Simply put, goji berries help to improve blood circulation and boost the immune system. Goji is one of the common and more palatable Chinese herbal medicines
that you can make a cup of tea with, and it is used by many home cooks for food therapy, a branch of Chinese traditional cooking with a particular health focus.
A little while ago, I could only find them in some corners of the Chinese stores here, but since goji was “discovered” as a super-food (after at least 4000 years of cultivation in China), I can now get goji berries from our local supermarket bulk bins, sold right next to raisins and lollies. Goji is regarded safe and unlikely to cause serious side-effects, however, as with anything therapeutic, we must remember it is a herbal medicine and can only be beneficial when consumed by the right people and in the right amount.
Goji is unlikely to give you a dramatic boost for recovery when you are sick — it doesn’t work that fast, and it doesn’t work that way. It is valued as a very gentle herbal medicine that helps to alleviate many symptoms associated with the aging process, and it takes effect over a long period of time. It’s a general consensus among most Chinese that those approaching mid-life, with a slightly weakened immune system and tend to feel tired or feel cold, but otherwise in relatively good health, would benefit from Goji the most. On the other hand, young people in perfect health and those who tend to feel hot and experience flushing may not benefit from it at all.
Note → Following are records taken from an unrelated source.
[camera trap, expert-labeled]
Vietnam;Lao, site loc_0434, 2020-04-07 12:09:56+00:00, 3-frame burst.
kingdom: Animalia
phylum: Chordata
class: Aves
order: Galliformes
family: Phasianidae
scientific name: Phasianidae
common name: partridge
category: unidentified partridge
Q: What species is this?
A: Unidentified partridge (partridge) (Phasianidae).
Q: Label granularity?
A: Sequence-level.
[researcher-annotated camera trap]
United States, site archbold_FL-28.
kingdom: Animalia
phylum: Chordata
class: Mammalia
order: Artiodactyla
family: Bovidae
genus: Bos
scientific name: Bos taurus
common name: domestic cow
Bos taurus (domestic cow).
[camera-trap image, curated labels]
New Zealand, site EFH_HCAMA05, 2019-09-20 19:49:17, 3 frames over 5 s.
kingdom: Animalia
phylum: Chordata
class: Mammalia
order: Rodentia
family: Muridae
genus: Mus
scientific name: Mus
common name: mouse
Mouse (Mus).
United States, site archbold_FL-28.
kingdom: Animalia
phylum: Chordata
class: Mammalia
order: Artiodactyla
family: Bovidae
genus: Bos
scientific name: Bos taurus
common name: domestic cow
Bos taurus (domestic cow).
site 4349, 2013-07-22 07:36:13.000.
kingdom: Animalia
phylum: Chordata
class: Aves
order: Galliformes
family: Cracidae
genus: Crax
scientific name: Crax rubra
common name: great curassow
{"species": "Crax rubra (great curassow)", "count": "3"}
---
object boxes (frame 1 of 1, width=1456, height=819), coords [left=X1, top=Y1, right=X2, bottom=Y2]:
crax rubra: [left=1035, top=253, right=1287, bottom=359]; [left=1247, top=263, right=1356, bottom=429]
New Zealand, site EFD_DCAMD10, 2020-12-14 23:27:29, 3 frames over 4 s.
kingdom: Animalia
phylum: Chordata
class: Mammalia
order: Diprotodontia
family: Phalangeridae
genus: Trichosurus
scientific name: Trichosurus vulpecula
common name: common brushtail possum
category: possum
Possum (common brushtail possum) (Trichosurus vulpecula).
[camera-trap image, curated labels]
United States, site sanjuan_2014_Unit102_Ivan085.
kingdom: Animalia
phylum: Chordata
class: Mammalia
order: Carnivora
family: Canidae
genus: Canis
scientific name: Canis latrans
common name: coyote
Eating too many goji berries may even cause nose bleeding and swollen eyes, especially during hot summer days.
For those who would benefit, 20 grams of dried Goji berries daily are plenty as a health supplement. Many Chinese prefer to make tea with it rather than eating them dry (compared to the supermarket variety I’ve found in New Zealand, Goji berries commonly available in China are smaller, drier and less sweet — not so much for chewing). Use hot water and soak the berries to make a tea; You can also put Goji berries into soups, normally a very light meat soup. Here is one of my favorite soup recipes with lamb and Goji.
Don’t add goji berries to green tea, cold drinks or greasy food — they will completely wipe out any benefit a few Goji berries are supposed to offer you. In fact, give up cold drinks and greasy food with or without goji. Avoid sugary goji berry drinks too — the amount of sugar in these drinks will have a far more significant impact on your health than any amount of goji will.
Goji berry’s efficacy is unlikely to be dramatic short term, and it won’t be effective long-term either, if not combined with healthy diet and lifestyle. It’s one good but small element of a bigger picture of how we look after ourselves. As for me, a cup of goji berry tea is a lovely treat of beautiful colours and natural sweetness; any health benefit would be an absolute bonus!